_Exercise details_: Extract, verbatim, all lines starting at the one containing "Please identify, from" and ending with the final line of the listing, and no others.

[Rows of spatial question data]
###

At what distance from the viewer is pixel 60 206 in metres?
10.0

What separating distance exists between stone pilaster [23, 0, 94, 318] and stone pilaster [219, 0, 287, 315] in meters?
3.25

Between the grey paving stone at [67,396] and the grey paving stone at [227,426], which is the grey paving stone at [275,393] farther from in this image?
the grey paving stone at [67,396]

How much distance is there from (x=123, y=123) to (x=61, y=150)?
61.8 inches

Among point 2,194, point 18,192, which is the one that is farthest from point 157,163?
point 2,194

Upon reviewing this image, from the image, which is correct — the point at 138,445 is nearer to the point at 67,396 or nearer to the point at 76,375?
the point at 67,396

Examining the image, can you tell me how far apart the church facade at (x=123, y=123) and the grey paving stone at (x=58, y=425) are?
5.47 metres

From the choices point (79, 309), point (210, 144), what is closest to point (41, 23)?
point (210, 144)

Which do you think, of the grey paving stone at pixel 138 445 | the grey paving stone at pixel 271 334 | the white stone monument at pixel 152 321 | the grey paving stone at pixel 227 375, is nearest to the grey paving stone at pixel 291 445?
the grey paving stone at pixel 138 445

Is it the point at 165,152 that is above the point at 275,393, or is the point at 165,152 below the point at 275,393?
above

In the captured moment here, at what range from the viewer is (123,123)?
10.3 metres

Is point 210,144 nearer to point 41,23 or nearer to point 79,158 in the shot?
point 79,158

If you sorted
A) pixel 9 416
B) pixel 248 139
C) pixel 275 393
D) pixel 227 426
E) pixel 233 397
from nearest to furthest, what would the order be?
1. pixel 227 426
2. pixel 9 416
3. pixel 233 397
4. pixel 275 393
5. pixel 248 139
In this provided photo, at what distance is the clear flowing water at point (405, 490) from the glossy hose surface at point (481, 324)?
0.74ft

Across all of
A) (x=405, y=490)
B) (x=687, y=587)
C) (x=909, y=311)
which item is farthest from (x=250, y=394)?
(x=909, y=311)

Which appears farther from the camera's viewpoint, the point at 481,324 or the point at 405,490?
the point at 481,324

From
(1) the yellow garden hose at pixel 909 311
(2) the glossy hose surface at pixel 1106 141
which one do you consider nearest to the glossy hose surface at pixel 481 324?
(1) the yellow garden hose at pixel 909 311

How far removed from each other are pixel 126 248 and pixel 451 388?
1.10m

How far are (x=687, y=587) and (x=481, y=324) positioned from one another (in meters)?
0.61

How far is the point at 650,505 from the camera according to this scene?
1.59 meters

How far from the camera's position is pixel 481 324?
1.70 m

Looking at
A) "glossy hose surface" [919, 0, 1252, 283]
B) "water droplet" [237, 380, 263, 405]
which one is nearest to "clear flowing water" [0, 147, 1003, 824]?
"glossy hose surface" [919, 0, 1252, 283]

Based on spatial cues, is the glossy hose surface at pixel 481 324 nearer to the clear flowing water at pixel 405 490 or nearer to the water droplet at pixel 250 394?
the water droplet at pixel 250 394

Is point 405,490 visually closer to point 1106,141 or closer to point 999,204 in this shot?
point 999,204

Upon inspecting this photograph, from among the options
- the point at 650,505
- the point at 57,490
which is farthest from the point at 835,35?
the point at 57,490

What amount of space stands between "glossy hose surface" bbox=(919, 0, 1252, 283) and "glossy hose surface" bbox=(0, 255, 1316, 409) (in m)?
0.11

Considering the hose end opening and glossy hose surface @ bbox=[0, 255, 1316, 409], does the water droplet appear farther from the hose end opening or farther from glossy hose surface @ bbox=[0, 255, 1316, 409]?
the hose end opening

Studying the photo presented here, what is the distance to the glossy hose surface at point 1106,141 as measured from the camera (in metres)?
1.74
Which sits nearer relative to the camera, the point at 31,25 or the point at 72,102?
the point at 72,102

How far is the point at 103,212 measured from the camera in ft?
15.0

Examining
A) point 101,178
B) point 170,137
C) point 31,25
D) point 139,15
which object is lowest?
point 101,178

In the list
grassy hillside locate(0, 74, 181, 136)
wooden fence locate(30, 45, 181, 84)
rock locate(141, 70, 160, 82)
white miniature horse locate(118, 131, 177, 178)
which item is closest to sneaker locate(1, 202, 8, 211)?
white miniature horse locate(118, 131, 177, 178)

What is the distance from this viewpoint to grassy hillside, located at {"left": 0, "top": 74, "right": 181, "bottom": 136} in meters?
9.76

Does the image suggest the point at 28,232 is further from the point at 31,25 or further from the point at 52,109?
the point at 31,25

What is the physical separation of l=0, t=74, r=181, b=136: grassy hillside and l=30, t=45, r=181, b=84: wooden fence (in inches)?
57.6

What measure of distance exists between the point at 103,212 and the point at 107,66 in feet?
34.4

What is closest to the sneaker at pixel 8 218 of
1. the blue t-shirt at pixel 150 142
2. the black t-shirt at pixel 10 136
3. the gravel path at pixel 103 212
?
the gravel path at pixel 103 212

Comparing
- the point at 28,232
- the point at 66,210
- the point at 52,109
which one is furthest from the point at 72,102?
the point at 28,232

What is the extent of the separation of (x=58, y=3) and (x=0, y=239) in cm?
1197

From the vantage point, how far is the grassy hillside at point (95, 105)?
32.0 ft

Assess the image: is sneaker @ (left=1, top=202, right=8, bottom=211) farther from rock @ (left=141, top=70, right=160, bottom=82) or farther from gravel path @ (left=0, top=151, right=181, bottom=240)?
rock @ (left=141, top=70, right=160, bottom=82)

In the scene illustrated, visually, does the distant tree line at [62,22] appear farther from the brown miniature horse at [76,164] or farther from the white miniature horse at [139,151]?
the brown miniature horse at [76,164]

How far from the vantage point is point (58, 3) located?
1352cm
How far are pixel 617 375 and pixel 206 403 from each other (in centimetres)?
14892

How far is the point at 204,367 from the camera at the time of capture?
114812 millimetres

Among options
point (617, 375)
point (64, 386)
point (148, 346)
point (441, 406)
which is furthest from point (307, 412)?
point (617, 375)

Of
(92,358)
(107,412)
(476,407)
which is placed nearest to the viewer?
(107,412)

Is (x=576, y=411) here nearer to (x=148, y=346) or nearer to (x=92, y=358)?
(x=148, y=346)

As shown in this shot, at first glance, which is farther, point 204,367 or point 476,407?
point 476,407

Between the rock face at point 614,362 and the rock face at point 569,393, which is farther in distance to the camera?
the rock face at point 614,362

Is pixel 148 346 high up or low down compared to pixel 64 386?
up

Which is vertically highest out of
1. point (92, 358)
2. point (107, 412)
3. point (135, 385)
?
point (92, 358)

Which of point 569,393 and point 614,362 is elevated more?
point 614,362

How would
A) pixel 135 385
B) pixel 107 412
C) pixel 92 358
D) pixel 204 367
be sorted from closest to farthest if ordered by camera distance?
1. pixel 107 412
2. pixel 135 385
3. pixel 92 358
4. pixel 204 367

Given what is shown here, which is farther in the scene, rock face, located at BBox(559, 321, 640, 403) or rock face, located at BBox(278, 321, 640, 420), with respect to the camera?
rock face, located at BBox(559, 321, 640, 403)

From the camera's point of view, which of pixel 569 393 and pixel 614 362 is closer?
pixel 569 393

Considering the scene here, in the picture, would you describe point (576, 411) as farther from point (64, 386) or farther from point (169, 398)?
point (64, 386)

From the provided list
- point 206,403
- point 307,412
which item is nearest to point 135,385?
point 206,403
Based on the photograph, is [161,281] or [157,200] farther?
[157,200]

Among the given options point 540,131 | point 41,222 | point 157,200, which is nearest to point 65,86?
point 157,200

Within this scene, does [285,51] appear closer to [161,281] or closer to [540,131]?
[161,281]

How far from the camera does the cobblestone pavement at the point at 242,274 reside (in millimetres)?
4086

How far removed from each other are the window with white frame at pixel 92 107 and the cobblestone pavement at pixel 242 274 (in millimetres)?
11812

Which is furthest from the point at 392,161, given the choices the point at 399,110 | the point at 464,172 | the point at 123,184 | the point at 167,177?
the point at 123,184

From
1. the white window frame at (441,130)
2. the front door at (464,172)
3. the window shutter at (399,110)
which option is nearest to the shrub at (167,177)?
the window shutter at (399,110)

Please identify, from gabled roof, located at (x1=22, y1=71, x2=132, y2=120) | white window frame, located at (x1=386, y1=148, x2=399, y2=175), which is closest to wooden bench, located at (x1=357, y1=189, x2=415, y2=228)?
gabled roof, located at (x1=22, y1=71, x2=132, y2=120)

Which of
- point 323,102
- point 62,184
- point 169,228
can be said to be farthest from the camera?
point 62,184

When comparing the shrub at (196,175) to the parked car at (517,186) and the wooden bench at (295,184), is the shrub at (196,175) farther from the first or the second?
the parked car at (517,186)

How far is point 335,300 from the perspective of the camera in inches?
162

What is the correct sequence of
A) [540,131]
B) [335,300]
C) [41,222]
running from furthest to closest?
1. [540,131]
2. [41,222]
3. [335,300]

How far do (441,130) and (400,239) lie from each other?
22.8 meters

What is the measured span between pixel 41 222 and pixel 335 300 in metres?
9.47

###

_Problem solution_:
Please identify, from gabled roof, located at (x1=22, y1=71, x2=132, y2=120) | white window frame, located at (x1=386, y1=148, x2=399, y2=175), which is closest to wooden bench, located at (x1=357, y1=189, x2=415, y2=228)?
gabled roof, located at (x1=22, y1=71, x2=132, y2=120)

Which of
- point 323,102
- point 62,184
- point 169,228
can be said to be farthest from the camera?
point 62,184

When comparing the shrub at (196,175) to the parked car at (517,186) and the wooden bench at (295,184), is the shrub at (196,175) farther from the first or the second?
the parked car at (517,186)

How far is point 335,300 from the perspective of the camera in inches?
162

What is the correct sequence of
A) [540,131]
B) [335,300]
C) [41,222]
running from furthest to closest?
1. [540,131]
2. [41,222]
3. [335,300]

How far do (441,130) and (400,239) lie from each other?
22.8 meters

What is the measured span between pixel 41 222 and pixel 335 300 in metres?
9.47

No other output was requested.